We haven't attempted anything too rugged yet only car camping in state parks, which has given the kids a good feel for tent camping. I think we might be ready to do some backwoods primitive camping, but we're no where near doing any backpack camping with the kids and probably won't be until Eli is old enough to carry his own stuff!
On the car ride home from our last camping excursion, Dennis and I compiled this list of tips for camping with your pre-schooler and/or toddler:
1. Have a practice campout in your backyard (or someone else's backyard) before you go-- camping comes with all sorts of noises: rustling of sleeping bags, tents unzipping, owls, crickets, footsteps, nuts dropping as well as sleeping with family members on the hard ground that your kid may or may not be used to. It's good to see how your child will handle this situation. It's better to try when you are at home and can escape by going inside instead of when you are at a campground and it's 3am and you're worried about your toddler screaming her head off and waking other campers.

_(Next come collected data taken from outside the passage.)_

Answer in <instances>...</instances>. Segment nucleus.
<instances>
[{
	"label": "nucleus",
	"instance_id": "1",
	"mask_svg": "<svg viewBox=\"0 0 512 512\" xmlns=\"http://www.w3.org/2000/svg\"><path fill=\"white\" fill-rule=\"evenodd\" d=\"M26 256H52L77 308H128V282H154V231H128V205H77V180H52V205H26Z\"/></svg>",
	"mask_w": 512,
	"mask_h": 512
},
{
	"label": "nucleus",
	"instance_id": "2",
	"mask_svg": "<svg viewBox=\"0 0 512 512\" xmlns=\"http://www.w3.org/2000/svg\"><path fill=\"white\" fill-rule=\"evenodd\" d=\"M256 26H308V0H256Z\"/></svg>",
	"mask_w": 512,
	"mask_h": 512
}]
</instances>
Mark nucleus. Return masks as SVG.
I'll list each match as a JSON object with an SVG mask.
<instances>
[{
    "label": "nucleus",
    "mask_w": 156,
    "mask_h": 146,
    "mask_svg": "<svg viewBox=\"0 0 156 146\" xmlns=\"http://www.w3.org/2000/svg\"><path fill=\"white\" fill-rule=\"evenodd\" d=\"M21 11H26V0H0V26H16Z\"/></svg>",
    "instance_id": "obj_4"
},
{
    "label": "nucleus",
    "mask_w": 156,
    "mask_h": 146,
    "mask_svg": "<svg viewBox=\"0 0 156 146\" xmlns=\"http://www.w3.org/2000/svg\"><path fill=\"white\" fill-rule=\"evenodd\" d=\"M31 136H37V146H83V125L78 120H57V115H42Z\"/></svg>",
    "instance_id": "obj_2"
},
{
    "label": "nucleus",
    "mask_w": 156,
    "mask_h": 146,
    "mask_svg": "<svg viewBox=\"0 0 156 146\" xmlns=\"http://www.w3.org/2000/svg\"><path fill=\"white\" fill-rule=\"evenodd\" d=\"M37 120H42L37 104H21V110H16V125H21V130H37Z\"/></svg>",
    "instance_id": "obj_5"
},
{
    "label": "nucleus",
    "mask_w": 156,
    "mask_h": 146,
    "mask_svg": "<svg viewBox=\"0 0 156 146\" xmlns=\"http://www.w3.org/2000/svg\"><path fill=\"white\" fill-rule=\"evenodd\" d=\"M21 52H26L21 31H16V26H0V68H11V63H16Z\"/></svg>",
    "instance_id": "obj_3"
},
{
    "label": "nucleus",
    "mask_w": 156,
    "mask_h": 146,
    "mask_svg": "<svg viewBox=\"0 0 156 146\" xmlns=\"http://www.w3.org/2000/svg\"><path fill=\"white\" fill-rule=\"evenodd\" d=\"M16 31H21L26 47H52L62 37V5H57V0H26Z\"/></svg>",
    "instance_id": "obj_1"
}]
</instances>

2. Pick a park that has activities that the whole family will enjoy-- Entertaining your wee ones won't be so challenging if they have things to do that they enjoy. We try to pick locations that have good hiking for us and swimming for the kids. Playgrounds at the campgrounds are also a plus and so are fishing, canoe rentals, and ranger talks/activities.
3. Pick your campsite wisely-- Is it close to the bathrooms? Near water? Away from other campers so it's more quiet? Also, make sure that it is safe for your children: no steep drop offs, large pools of water, too close to a busy road.
4. Expect all schedules to be off-- As with all vacations, your child's schedule will be different than usual. Plan for an afternoon drive and plan to stay up late as it's really hard to go to sleep at 8pm in a tent when the sun is still beating down on you and other campers are having a good time. Even if you go to bed late, your toddler may still do laps inside the tent before she finally falls asleep.
5. Have kids help with camp chores -- It's never too early to teach your children how to set up camp. There are plenty of jobs around the camp site that your kids can help with: gathering kindling for the fire, unloading the car and washing dishes are good ways for the little ones to help. Our rule when we camp is to leave the camp site cleaner than we found it so everyone must pick up at least 5 pieces of trash before we leave.
6. Bring a complete first-aid kit-- Make sure that it includes extra band-aids, allergy medicine, ibuprofen, and anti-itch ointment as well as sunscreen and bugspray. It's amazing how many tumbles little ones take when there are random rocks and tree roots thrown into their path.
7. Dress your kids in layers-- It can get kind of cold some mornings when you're sleeping in your tent even in the middle of July. Bring long pants, long-sleeve shirts, sweatshirts and even hats and mittens (if it's early or late in the season) for unpredicatable weather. Also, bring several extra items of clothing to prepare for accidents (potty-training toddler, leaky diapers, falling in mud, etc.).8. Encourage your kids to look for little details-- One of the things that Dennis and I love about hiking with our kids is their ability to see things that we would have hurriedly walked right past. We love that it takes an hour to walk 1/3 of a mile and delight in their excitement over gigantic mushrooms, blackberries, big black bugs, croaking bullfrogs, and "crazy" water.
9. When it comes to packing toys, less is more-- I strongly encourage you to leave the children's toys at home. There is so much to do out in the wilderness if you give them the opportunity to discover all that there is to do. We usually bring a soccer ball and that's it (though we always kick ourselves for forgetting sand toys). Teach your kids new games or songs or make up new ones. On our last camping trip, the sun was at the perfect angle the we could see perfect shadows of ourselves. We had an impromtu dance off complete with head stomping and everything. And my husband always jumps at the chance for a rousing game of "shoe kick".
**If you want tips on camping with a baby, I am not the one to ask. We took Eli camping once when he was a baby, but I was 7 months pregnant with Sadie and peeing every 2 hours and it was almost impossible to sneak out of the tent without waking Eli. And we didn't go camping at all when Sadie was a baby because she was a really hard baby and the thought of camping with her just made me sick with anxiety. The thought of going anywhere when Sadie was a baby made me sick with anxiety!